Financing trends. In recent months we’ve seen stories about super-long loan terms; now an apparent surge in sub-prime loans (to people with poorer credit) is afoot; this recent release from the Experian credit rating firm says that more than 45 of first-quarter car loans were subprime, including more than 25 percent of new car loans. That and more demand for leases makes me wonder if consumers — who since the recession had been limping along in older cars, driving the average car age up to record highs — now aren’t biting off a bit more than they can really afford in the new-car market. It’s an interesting basis for interviews with lenders, car dealers and even automobile repossession firms.

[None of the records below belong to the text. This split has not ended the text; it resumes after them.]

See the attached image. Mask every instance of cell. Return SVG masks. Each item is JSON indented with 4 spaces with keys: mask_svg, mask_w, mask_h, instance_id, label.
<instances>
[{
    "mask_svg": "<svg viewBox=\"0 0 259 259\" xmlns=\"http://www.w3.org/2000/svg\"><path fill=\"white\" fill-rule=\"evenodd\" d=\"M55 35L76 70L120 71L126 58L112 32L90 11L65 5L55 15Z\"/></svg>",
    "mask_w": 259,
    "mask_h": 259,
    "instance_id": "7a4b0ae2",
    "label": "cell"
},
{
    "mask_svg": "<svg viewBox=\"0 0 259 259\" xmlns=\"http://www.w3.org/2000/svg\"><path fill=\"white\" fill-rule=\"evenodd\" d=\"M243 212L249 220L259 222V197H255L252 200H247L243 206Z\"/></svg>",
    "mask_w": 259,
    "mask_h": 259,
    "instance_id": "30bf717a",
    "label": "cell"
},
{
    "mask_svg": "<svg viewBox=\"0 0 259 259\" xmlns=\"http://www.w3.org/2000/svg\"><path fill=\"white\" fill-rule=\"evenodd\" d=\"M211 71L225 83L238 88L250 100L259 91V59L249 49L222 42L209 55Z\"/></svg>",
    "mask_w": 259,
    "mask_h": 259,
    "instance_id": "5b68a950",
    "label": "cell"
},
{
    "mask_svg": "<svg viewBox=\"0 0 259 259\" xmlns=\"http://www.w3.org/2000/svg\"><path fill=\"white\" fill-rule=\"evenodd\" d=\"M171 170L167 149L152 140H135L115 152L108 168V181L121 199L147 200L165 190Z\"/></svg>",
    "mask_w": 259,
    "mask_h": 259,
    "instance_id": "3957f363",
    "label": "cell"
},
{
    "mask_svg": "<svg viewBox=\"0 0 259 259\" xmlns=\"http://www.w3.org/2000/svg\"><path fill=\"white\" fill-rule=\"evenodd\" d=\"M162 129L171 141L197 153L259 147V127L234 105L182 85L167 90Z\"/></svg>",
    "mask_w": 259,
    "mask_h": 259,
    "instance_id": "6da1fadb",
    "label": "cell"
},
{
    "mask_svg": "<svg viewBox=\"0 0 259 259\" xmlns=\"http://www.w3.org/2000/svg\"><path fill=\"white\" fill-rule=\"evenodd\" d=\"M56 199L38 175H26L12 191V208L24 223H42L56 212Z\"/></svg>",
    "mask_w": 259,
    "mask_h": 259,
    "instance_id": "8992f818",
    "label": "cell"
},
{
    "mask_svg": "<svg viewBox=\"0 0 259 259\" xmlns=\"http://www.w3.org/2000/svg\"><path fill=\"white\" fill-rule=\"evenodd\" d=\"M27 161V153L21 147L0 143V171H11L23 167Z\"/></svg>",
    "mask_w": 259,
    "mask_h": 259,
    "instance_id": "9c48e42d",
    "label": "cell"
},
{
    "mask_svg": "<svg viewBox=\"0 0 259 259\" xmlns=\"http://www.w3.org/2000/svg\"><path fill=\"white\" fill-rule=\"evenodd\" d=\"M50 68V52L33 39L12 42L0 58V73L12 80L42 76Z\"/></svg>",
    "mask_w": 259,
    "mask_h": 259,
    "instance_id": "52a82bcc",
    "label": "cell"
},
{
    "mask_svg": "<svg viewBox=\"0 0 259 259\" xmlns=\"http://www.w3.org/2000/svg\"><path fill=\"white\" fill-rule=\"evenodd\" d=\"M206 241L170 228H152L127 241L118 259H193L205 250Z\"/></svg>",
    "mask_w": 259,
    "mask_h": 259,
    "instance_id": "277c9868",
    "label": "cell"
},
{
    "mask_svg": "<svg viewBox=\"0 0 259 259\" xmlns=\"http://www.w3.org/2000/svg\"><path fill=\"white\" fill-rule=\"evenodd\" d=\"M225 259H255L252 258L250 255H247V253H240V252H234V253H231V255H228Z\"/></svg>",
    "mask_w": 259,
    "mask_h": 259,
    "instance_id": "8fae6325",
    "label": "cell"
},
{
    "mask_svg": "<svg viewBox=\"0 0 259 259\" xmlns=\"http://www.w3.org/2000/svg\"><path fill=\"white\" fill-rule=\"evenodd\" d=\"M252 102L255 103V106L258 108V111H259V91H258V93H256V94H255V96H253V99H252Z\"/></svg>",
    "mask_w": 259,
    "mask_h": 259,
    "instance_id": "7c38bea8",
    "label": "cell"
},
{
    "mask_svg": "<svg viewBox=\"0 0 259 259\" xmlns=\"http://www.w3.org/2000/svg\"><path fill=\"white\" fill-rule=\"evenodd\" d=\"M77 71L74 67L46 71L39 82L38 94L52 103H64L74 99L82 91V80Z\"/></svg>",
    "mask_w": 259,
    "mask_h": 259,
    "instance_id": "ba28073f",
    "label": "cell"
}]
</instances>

Classic cars. This is a good summer story for a twist on the used car market, with retro cruises and classic car shows being popular August pastimes. And if you haven’t investigated it lately, the collector car market is quite a little economic engine of its own, fueling lots of small businesses like restorers, customizers, lettering and decal artists, engine re-builders, parts shops, fabricators, trailer companies, exhibition promoters and more. According to this Los Angeles Times report from last summer, classic car prices are on the rebound, surging 33 percent (as of the article’s writing) from 2009 recession lows. One specialty insurance agency, Hagerty, also has founded the Historic Vehicle Association that may be a resource. And Hemmings, a collector car marketplace, also publishes some go-to journals for enthusiasts that will help you understand the scope of the market.
You can address it as a personal finance piece, like this MSN story about “10 affordable classic cars for hot summer cruising” — readers always love a good personal finance expose about how much this hobby costs, and how it can be done more economically, or as a small business/economy story by ferreting out the sorts of firms that serve the classic car market — restorers, customizers, paint shops, parts shops. Believe me, the car owners love to talk about their “babies” and will point you to an endless array of fascinating craftspeople.